EXTRACTED ENTRIES:
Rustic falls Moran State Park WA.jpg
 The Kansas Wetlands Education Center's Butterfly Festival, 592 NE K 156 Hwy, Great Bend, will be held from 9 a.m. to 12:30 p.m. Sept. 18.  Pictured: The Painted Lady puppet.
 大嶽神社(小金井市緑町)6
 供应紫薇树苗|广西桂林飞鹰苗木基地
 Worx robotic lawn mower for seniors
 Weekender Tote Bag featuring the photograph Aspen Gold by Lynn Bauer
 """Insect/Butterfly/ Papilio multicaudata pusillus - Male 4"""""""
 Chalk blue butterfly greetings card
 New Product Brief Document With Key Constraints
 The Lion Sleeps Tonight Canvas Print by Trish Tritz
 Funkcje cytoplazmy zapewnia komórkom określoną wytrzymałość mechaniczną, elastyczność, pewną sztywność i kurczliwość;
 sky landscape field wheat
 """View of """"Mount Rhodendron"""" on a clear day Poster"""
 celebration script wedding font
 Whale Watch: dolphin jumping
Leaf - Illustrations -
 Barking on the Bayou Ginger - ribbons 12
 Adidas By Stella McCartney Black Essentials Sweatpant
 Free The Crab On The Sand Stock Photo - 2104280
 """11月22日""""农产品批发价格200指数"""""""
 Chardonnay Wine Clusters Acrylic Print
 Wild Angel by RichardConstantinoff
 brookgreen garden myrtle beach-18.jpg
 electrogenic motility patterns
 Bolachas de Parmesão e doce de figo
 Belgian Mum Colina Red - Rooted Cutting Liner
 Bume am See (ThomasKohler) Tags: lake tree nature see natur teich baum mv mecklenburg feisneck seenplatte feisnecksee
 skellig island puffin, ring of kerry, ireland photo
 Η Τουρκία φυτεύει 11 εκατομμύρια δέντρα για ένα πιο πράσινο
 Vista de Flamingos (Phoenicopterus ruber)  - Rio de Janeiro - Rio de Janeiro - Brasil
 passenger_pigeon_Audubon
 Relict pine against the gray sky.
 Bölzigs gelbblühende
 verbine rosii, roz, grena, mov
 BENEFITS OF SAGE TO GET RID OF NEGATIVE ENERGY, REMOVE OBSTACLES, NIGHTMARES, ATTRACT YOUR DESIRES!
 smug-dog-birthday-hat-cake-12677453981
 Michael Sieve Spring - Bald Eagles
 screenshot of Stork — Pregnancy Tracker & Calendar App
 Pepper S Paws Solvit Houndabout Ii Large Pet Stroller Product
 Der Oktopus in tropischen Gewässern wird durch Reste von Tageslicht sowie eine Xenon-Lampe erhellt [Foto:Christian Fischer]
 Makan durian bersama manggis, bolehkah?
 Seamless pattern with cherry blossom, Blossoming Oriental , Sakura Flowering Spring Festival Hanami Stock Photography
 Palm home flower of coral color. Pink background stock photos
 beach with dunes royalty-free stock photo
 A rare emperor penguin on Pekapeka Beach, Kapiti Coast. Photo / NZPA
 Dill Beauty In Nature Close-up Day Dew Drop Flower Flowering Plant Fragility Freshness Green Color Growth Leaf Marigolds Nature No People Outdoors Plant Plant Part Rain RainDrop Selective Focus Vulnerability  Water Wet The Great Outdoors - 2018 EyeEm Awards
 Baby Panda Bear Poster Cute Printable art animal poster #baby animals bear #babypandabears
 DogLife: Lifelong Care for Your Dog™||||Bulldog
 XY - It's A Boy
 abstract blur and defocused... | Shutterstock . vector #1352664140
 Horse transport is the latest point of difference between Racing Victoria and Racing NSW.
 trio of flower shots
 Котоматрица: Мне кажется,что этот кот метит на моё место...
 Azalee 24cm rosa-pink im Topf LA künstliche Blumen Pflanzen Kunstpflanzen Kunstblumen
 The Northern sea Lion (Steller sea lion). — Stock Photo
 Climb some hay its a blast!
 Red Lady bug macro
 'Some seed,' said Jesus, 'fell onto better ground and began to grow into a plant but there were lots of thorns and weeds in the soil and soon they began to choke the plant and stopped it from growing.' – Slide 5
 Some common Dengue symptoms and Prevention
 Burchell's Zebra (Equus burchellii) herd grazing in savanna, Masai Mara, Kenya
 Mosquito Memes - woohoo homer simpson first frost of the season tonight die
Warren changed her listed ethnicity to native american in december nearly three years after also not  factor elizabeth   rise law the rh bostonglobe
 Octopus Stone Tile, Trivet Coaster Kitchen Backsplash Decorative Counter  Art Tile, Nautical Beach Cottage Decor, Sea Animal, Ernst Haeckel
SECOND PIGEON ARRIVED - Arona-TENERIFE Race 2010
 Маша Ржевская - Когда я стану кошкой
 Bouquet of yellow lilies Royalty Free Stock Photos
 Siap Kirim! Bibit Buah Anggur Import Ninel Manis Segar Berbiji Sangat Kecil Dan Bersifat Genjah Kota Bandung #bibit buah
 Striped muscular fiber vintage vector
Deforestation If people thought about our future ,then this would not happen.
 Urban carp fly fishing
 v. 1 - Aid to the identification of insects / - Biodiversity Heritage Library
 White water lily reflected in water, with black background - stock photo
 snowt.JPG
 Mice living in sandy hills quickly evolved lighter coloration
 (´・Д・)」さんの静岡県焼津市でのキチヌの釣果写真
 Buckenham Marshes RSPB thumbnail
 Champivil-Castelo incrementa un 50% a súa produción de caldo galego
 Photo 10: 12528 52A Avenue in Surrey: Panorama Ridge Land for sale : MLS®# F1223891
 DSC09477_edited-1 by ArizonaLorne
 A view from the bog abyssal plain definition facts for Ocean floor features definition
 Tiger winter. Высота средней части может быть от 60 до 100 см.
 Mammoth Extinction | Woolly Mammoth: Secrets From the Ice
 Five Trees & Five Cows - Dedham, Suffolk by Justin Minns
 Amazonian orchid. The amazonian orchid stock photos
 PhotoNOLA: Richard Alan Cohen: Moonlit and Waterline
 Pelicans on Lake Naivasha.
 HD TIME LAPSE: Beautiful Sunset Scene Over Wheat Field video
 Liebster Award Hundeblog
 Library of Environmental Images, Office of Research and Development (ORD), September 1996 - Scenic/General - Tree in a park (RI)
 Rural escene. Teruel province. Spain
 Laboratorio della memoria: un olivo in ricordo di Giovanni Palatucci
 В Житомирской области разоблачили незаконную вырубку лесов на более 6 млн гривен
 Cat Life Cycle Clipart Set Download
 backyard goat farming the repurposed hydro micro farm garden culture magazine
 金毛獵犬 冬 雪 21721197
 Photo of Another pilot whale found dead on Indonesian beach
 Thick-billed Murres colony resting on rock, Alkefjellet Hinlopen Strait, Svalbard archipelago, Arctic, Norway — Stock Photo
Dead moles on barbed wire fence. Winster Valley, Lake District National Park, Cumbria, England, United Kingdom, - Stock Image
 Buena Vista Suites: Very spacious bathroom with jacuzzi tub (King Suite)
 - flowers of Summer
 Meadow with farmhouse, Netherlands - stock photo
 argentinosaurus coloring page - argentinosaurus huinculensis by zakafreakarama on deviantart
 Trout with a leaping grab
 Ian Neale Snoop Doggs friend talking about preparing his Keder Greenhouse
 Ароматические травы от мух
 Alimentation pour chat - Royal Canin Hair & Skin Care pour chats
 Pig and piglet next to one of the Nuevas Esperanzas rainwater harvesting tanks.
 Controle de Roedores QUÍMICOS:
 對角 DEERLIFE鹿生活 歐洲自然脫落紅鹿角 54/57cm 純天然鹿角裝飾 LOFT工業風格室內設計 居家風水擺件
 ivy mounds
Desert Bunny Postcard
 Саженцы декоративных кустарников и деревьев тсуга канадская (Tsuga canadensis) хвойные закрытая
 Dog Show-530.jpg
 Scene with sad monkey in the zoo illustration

TASK: Please copy the material exactly, line for line.

SOLUTION:
Rustic falls Moran State Park WA.jpg
 The Kansas Wetlands Education Center's Butterfly Festival, 592 NE K 156 Hwy, Great Bend, will be held from 9 a.m. to 12:30 p.m. Sept. 18.  Pictured: The Painted Lady puppet.
 大嶽神社(小金井市緑町)6
 供应紫薇树苗|广西桂林飞鹰苗木基地
 Worx robotic lawn mower for seniors
 Weekender Tote Bag featuring the photograph Aspen Gold by Lynn Bauer
 """Insect/Butterfly/ Papilio multicaudata pusillus - Male 4"""""""
 Chalk blue butterfly greetings card
 New Product Brief Document With Key Constraints
 The Lion Sleeps Tonight Canvas Print by Trish Tritz
 Funkcje cytoplazmy zapewnia komórkom określoną wytrzymałość mechaniczną, elastyczność, pewną sztywność i kurczliwość;
 sky landscape field wheat
 """View of """"Mount Rhodendron"""" on a clear day Poster"""
 celebration script wedding font
 Whale Watch: dolphin jumping
Leaf - Illustrations -
 Barking on the Bayou Ginger - ribbons 12
 Adidas By Stella McCartney Black Essentials Sweatpant
 Free The Crab On The Sand Stock Photo - 2104280
 """11月22日""""农产品批发价格200指数"""""""
 Chardonnay Wine Clusters Acrylic Print
 Wild Angel by RichardConstantinoff
 brookgreen garden myrtle beach-18.jpg
 electrogenic motility patterns
 Bolachas de Parmesão e doce de figo
 Belgian Mum Colina Red - Rooted Cutting Liner
 Bume am See (ThomasKohler) Tags: lake tree nature see natur teich baum mv mecklenburg feisneck seenplatte feisnecksee
 skellig island puffin, ring of kerry, ireland photo
 Η Τουρκία φυτεύει 11 εκατομμύρια δέντρα για ένα πιο πράσινο
 Vista de Flamingos (Phoenicopterus ruber)  - Rio de Janeiro - Rio de Janeiro - Brasil
 passenger_pigeon_Audubon
 Relict pine against the gray sky.
 Bölzigs gelbblühende
 verbine rosii, roz, grena, mov
 BENEFITS OF SAGE TO GET RID OF NEGATIVE ENERGY, REMOVE OBSTACLES, NIGHTMARES, ATTRACT YOUR DESIRES!
 smug-dog-birthday-hat-cake-12677453981
 Michael Sieve Spring - Bald Eagles
 screenshot of Stork — Pregnancy Tracker & Calendar App
 Pepper S Paws Solvit Houndabout Ii Large Pet Stroller Product
 Der Oktopus in tropischen Gewässern wird durch Reste von Tageslicht sowie eine Xenon-Lampe erhellt [Foto:Christian Fischer]
 Makan durian bersama manggis, bolehkah?
 Seamless pattern with cherry blossom, Blossoming Oriental , Sakura Flowering Spring Festival Hanami Stock Photography
 Palm home flower of coral color. Pink background stock photos
 beach with dunes royalty-free stock photo
 A rare emperor penguin on Pekapeka Beach, Kapiti Coast. Photo / NZPA
 Dill Beauty In Nature Close-up Day Dew Drop Flower Flowering Plant Fragility Freshness Green Color Growth Leaf Marigolds Nature No People Outdoors Plant Plant Part Rain RainDrop Selective Focus Vulnerability  Water Wet The Great Outdoors - 2018 EyeEm Awards
 Baby Panda Bear Poster Cute Printable art animal poster #baby animals bear #babypandabears
 DogLife: Lifelong Care for Your Dog™||||Bulldog
 XY - It's A Boy
 abstract blur and defocused... | Shutterstock . vector #1352664140
 Horse transport is the latest point of difference between Racing Victoria and Racing NSW.
 trio of flower shots
 Котоматрица: Мне кажется,что этот кот метит на моё место...
 Azalee 24cm rosa-pink im Topf LA künstliche Blumen Pflanzen Kunstpflanzen Kunstblumen
 The Northern sea Lion (Steller sea lion). — Stock Photo
 Climb some hay its a blast!
 Red Lady bug macro
 'Some seed,' said Jesus, 'fell onto better ground and began to grow into a plant but there were lots of thorns and weeds in the soil and soon they began to choke the plant and stopped it from growing.' – Slide 5
 Some common Dengue symptoms and Prevention
 Burchell's Zebra (Equus burchellii) herd grazing in savanna, Masai Mara, Kenya
 Mosquito Memes - woohoo homer simpson first frost of the season tonight die
Warren changed her listed ethnicity to native american in december nearly three years after also not  factor elizabeth   rise law the rh bostonglobe
 Octopus Stone Tile, Trivet Coaster Kitchen Backsplash Decorative Counter  Art Tile, Nautical Beach Cottage Decor, Sea Animal, Ernst Haeckel
SECOND PIGEON ARRIVED - Arona-TENERIFE Race 2010
 Маша Ржевская - Когда я стану кошкой
 Bouquet of yellow lilies Royalty Free Stock Photos
 Siap Kirim! Bibit Buah Anggur Import Ninel Manis Segar Berbiji Sangat Kecil Dan Bersifat Genjah Kota Bandung #bibit buah
 Striped muscular fiber vintage vector
Deforestation If people thought about our future ,then this would not happen.
 Urban carp fly fishing
 v. 1 - Aid to the identification of insects / - Biodiversity Heritage Library
 White water lily reflected in water, with black background - stock photo
 snowt.JPG
 Mice living in sandy hills quickly evolved lighter coloration
 (´・Д・)」さんの静岡県焼津市でのキチヌの釣果写真
 Buckenham Marshes RSPB thumbnail
 Champivil-Castelo incrementa un 50% a súa produción de caldo galego
 Photo 10: 12528 52A Avenue in Surrey: Panorama Ridge Land for sale : MLS®# F1223891
 DSC09477_edited-1 by ArizonaLorne
 A view from the bog abyssal plain definition facts for Ocean floor features definition
 Tiger winter. Высота средней части может быть от 60 до 100 см.
 Mammoth Extinction | Woolly Mammoth: Secrets From the Ice
 Five Trees & Five Cows - Dedham, Suffolk by Justin Minns
 Amazonian orchid. The amazonian orchid stock photos
 PhotoNOLA: Richard Alan Cohen: Moonlit and Waterline
 Pelicans on Lake Naivasha.
 HD TIME LAPSE: Beautiful Sunset Scene Over Wheat Field video
 Liebster Award Hundeblog
 Library of Environmental Images, Office of Research and Development (ORD), September 1996 - Scenic/General - Tree in a park (RI)
 Rural escene. Teruel province. Spain
 Laboratorio della memoria: un olivo in ricordo di Giovanni Palatucci
 В Житомирской области разоблачили незаконную вырубку лесов на более 6 млн гривен
 Cat Life Cycle Clipart Set Download
 backyard goat farming the repurposed hydro micro farm garden culture magazine
 金毛獵犬 冬 雪 21721197
 Photo of Another pilot whale found dead on Indonesian beach
 Thick-billed Murres colony resting on rock, Alkefjellet Hinlopen Strait, Svalbard archipelago, Arctic, Norway — Stock Photo
Dead moles on barbed wire fence. Winster Valley, Lake District National Park, Cumbria, England, United Kingdom, - Stock Image
 Buena Vista Suites: Very spacious bathroom with jacuzzi tub (King Suite)
 - flowers of Summer
 Meadow with farmhouse, Netherlands - stock photo
 argentinosaurus coloring page - argentinosaurus huinculensis by zakafreakarama on deviantart
 Trout with a leaping grab
 Ian Neale Snoop Doggs friend talking about preparing his Keder Greenhouse
 Ароматические травы от мух
 Alimentation pour chat - Royal Canin Hair & Skin Care pour chats
 Pig and piglet next to one of the Nuevas Esperanzas rainwater harvesting tanks.
 Controle de Roedores QUÍMICOS:
 對角 DEERLIFE鹿生活 歐洲自然脫落紅鹿角 54/57cm 純天然鹿角裝飾 LOFT工業風格室內設計 居家風水擺件
 ivy mounds
Desert Bunny Postcard
 Саженцы декоративных кустарников и деревьев тсуга канадская (Tsuga canadensis) хвойные закрытая
 Dog Show-530.jpg
 Scene with sad monkey in the zoo illustration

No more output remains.